Wednesday, June 11, 2014
SEATTLE (AP) — A pilot driver escorting an oversize load that triggered an Interstate 5 bridge collapse north of Seattle told investigators that the clearance pole mounted on her car never hit the structure.
But in documents released by federal investigators Wednesday, one witness reported seeing the pole strike the Skagit River bridge several times, indicating there may not have been proper clearance for the oversize load.
The National Transportation Safety Board will have to sort through the conflicting accounts as it determines what likely caused the May 23, 2013, bridge collapse.
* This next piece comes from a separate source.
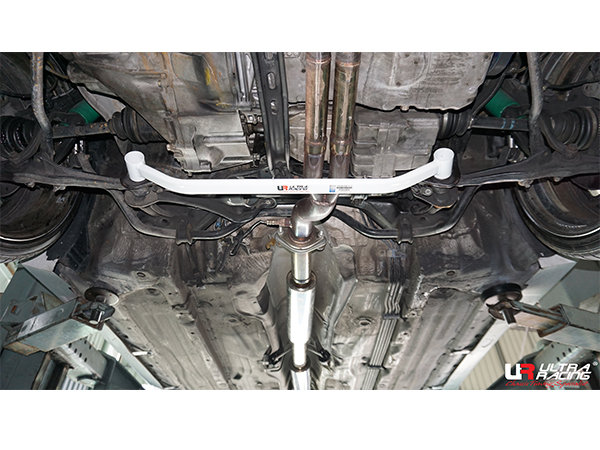 Ultra Racing Front Lower Bar 2-Point - 91-01 Honda Prelude (BB1/BB4/BB5/BB6) H22A (2WD)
The agency, expected to release its final report this summer, made public more than 2,000 pages of documents, including interviews, cellphone logs, and incident reports.
A section of the span fell into the water after a truck carrying a tall load hit the bridge in Mount Vernon, about 60 miles north of Seattle. Two other vehicles fell into the river, and three people were rescued with minor injuries.
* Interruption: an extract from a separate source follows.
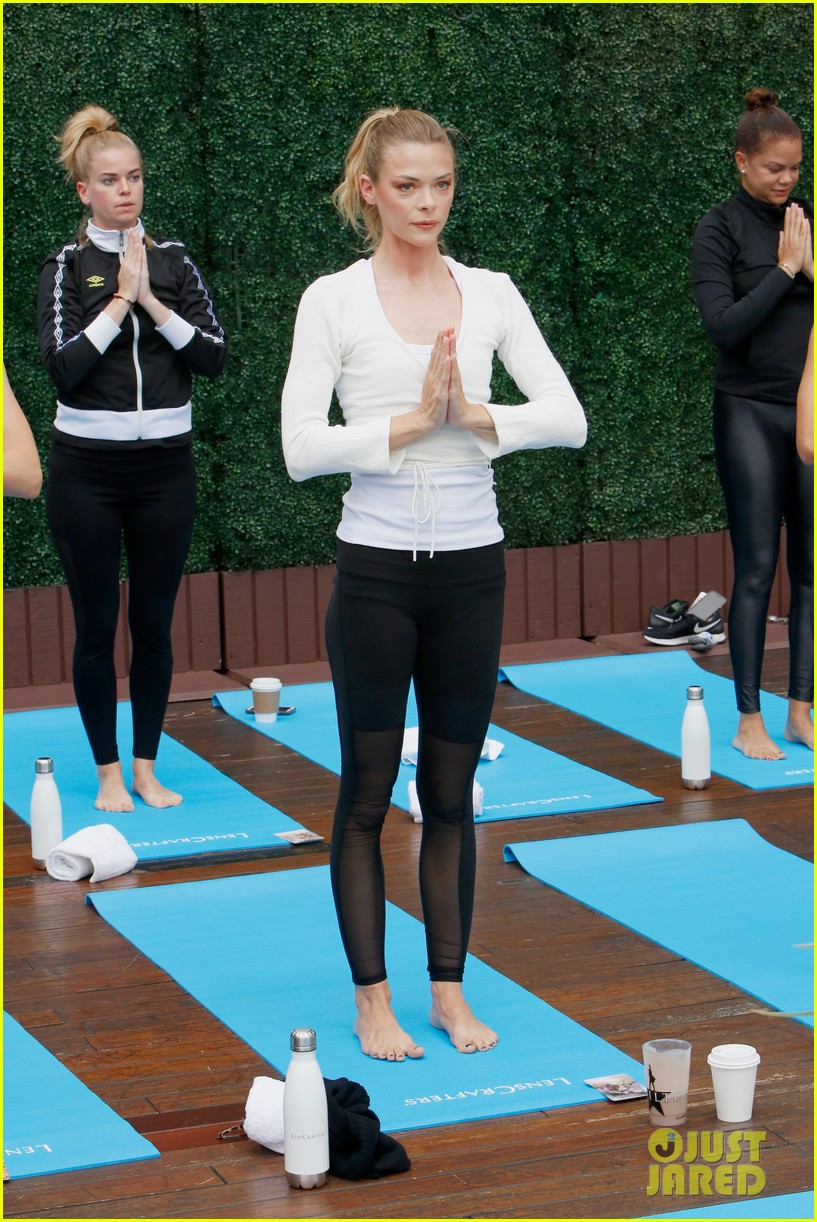 jaime king hosts a yoga class 054097422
William Scott, who was driving the truck with the tall load, told investigators that a freight truck "came up very fast on the left" and "squeezed me as we were coming to the bridge." He told investigators that he moved his vehicle to the right side of the bridge.
The right side had a lower vertical clearance than the center lane of the bridge, the NTSB said.
As they approached the bridge, Scott said there was "a horrendous boom," and "it was violent in the cab."
Scott told investigators that the pilot car driver was in the right lane when she entered the bridge. He says "the pole went through," and that she didn't say anything about the pole hitting the bridge. The two drivers could communicate via radio.
At the time of the bridge collapse, the vertical clearance was 18 feet above the center lanes, but it tapered down to 15 feet, 5 inches at the fog lines on the right side of the roadway. The lowest portion measured over the shoulder of the roadway was 14 feet, 8 inches, according to the NTSB.
Scott said he thought his load was 15 feet, 9 inches. A Washington State Patrol report notes that the right front of the load was later measured at about 15 feet, 11 inches. The top of the load, a blue casing shed, collided with the far right side of the overhead truss structure.
The trusses have since been reconfigured by state transportation officials, giving 18 feet of clearance for all traffic lanes.
According to the NTSB, the driver of the pilot vehicle, Tammy Detray, said the clearance pole mounted on the front of her vehicle was set at 16 feet, 2 inches. A state trooper measured it at 16 feet.
According to notes from an interview with Detray, she said the pole on her vehicle did not strike the bridge, and that "a cloud of dust was the first indication she had that something was wrong."
"She was watching the accident truck cross the bridge in her rear-view and side mirrors and saw dust and the bridge collapse," the notes of the interview read.
She also told investigators that she was using her cellphone on a hands-free device at the time of the accident and was talking to her husband about a route she would be taking the next day, according to a summary report.
Detray and Scott both said the pole didn't strike the bridge, but the driver of a Ford Ranger, Dale Odgen, who was passing both vehicles, told investigators that as he was looking at the pilot car, he "saw the pole strike 4 or 5 of the bridge elements.
"The Ford Ranger driver looked in his mirror and saw the load strike the bridge," the report read.
A message left at a number believed to be Detray's was not returned, and a woman who identified herself as Detray's daughter at another number said that her mother was not interested in talking.
Scott cleared the bridge and stopped on the right shoulder, not realizing that the bridge had collapsed until he was told by another driver who had also pulled over, according to the documents.
The 59-year-old bridge carries an average of 71,000 vehicles a day over the Skagit River on I-5, Washington's major north-south roadway between Oregon and Canada. Workers installed an emergency span and then replaced it with a permanent one in September.
La Corte reported from Olympia, Washington.